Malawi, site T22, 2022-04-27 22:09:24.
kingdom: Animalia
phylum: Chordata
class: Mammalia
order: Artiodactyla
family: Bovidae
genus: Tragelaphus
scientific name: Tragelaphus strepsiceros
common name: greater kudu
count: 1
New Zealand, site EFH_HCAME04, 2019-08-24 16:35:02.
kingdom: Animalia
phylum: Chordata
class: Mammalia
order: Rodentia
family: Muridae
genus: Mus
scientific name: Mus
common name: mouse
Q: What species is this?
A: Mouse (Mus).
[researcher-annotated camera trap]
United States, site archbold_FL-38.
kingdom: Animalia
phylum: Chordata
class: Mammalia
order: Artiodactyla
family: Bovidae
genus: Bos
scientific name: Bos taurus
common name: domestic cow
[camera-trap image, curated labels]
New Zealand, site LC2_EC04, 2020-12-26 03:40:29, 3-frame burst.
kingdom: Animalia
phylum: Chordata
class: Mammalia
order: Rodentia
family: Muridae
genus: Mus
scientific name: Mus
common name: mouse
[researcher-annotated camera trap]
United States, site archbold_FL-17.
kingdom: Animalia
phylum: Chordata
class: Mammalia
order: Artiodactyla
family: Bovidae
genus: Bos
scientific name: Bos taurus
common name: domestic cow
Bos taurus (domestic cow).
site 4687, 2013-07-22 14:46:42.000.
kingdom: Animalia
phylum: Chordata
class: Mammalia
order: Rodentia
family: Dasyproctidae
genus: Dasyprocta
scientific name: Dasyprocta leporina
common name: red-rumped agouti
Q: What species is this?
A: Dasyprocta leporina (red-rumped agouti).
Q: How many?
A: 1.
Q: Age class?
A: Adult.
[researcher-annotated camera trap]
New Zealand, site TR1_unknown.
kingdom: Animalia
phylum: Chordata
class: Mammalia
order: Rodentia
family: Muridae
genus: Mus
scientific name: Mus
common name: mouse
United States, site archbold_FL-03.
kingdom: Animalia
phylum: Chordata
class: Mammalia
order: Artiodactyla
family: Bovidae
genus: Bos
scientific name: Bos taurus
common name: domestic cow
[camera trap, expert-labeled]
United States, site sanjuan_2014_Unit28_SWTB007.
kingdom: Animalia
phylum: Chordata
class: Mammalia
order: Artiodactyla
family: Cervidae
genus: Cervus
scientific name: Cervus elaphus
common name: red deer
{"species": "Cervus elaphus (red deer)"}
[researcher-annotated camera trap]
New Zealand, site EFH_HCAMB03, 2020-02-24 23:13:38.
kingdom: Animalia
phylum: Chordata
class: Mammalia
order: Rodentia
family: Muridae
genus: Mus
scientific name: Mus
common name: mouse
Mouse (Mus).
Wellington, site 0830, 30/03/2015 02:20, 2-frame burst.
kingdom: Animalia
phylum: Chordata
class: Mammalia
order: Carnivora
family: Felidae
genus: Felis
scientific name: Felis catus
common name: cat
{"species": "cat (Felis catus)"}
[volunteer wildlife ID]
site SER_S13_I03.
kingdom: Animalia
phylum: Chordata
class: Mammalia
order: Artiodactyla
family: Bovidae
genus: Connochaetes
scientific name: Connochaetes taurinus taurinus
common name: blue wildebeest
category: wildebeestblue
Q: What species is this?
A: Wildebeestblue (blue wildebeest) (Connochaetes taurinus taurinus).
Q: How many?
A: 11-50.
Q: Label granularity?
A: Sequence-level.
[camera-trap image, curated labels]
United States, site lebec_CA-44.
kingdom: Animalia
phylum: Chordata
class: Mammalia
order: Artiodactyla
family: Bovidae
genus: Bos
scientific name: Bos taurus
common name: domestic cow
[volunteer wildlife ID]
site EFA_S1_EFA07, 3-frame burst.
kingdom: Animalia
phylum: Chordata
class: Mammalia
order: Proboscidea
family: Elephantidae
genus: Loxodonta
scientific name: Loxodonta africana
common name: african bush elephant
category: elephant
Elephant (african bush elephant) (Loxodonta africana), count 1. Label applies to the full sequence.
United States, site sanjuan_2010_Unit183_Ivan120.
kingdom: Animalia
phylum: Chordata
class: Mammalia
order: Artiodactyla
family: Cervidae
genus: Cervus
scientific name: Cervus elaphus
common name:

-.-.-

▶ **Work request**
The lines above that hold the word "United" are the ones to copy.

▶ **Solved problem**
United States, site archbold_FL-38.
United States, site archbold_FL-17.
United States, site archbold_FL-03.
United States, site sanjuan_2014_Unit28_SWTB007.
United States, site lebec_CA-44.
United States, site sanjuan_2010_Unit183_Ivan120.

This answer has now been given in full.